§ **Tugas yang Diberikan A**
Terjemahkan ke dalam bahasa Inggris kalimat "Dalam kaitannya dengan tata kelola pemerintahan, Mardyanto menyampaikan beberapa hal yang menurutnya perlu untuk didiskusikan." dari teks tentang pembangunan daerah kepulauan di bawah.
§ **Tugas yang Diberikan B**
Salin kembali bagian teks tentang pembangunan daerah kepulauan di bawah, mulai dari "Hal tersebut disampaikan" dan terus sampai "5 November 2024.", dengan "Selasa" diganti menjadi "Rabu".

§ **Kutipan Teks**
------------------------------

JAKARTA – Indonesia memiliki 8 provinsi dan sekitar 85 kabupaten/ kota yang bercirikan kepulauan dengan berbagai tantangan yang sangat luar biasa baik dari sisi sarana prasarana yang belum memadai, pertumbuhan ekonomi yang belum optimal, dan masalah keamanan hubungan luar negeri.
Hal tersebut disampaikan Kepala Pusat Riset Pemerintahan Dalam Negeri, Badan Riset dan Inovasi Nasional (BRIN), Mardyanto Wahyu T. dalam Seminar Nasional “Pembangunan Daerah Kepulauan Berbasis Ekonomi Biru: Penguatan Sektor Pariwisata dan Perikanan” di Kawasan Sains Sarwono Prawirohardjo BRIN, Jakarta pada Selasa, 5 November 2024.
Dalam kaitannya dengan tata kelola pemerintahan, Mardyanto menyampaikan beberapa hal yang menurutnya perlu untuk didiskusikan. Misalnya, bagaimana hubungan antara pusat dan daerah.
Dikatakannya, untuk mencari solusi bersama terkait hal tersebut, BRIN telah menjalin kerja sama dengan Pemerintah Kabupaten Kepulauan Anambas, Kepulauan Riau.

------------------------------

§ **Informasi yang Tersedia**
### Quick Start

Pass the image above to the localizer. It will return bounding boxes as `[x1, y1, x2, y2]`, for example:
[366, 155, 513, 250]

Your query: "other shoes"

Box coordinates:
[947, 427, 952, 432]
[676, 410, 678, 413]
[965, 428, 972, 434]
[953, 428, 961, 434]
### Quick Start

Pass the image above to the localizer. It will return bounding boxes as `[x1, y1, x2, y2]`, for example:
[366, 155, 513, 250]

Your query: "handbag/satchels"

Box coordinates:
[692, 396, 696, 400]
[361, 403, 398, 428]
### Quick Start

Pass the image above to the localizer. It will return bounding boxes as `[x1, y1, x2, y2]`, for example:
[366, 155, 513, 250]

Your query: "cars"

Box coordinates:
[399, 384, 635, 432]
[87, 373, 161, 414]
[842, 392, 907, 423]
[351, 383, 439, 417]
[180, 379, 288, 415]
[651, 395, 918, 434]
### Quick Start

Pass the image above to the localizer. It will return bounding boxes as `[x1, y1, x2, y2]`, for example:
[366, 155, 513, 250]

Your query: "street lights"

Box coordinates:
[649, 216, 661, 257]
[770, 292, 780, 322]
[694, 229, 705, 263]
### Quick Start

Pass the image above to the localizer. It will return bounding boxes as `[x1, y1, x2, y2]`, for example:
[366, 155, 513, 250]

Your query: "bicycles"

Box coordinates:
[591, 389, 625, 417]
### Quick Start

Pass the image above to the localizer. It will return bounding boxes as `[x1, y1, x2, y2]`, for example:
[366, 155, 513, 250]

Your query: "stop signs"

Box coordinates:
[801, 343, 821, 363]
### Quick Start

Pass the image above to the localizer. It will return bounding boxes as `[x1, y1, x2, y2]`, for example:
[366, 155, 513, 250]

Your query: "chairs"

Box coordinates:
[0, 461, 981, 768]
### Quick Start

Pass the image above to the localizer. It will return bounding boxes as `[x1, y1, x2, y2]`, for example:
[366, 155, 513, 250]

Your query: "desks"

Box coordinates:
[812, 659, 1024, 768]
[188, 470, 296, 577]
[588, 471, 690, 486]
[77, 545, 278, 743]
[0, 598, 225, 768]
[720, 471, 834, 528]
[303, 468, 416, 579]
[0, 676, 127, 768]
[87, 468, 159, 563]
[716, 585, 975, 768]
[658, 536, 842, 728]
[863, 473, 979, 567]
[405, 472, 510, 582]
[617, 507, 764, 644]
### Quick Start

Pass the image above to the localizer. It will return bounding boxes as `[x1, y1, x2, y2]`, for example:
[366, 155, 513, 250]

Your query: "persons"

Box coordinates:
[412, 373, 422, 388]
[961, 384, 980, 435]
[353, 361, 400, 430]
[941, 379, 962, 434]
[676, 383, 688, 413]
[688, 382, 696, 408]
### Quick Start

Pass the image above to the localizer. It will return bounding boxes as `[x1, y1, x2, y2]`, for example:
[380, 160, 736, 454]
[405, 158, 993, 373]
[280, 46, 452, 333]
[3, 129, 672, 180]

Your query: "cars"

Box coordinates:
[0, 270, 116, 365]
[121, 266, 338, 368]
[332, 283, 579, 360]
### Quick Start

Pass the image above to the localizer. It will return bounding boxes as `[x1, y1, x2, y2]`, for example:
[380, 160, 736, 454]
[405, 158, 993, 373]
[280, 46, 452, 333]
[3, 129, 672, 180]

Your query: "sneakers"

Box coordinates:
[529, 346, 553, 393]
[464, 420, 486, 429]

------------------------------

§ **Jawaban Lengkap A**
In relation to governance, Mardyanto raised several matters that, in Mardyanto's view, needed to be discussed.

§ **Jawaban Lengkap B**
Hal tersebut disampaikan Kepala Pusat Riset Pemerintahan Dalam Negeri, Badan Riset dan Inovasi Nasional (BRIN), Mardyanto Wahyu T. dalam Seminar Nasional “Pembangunan Daerah Kepulauan Berbasis Ekonomi Biru: Penguatan Sektor Pariwisata dan Perikanan” di Kawasan Sains Sarwono Prawirohardjo BRIN, Jakarta pada Rabu, 5 November 2024.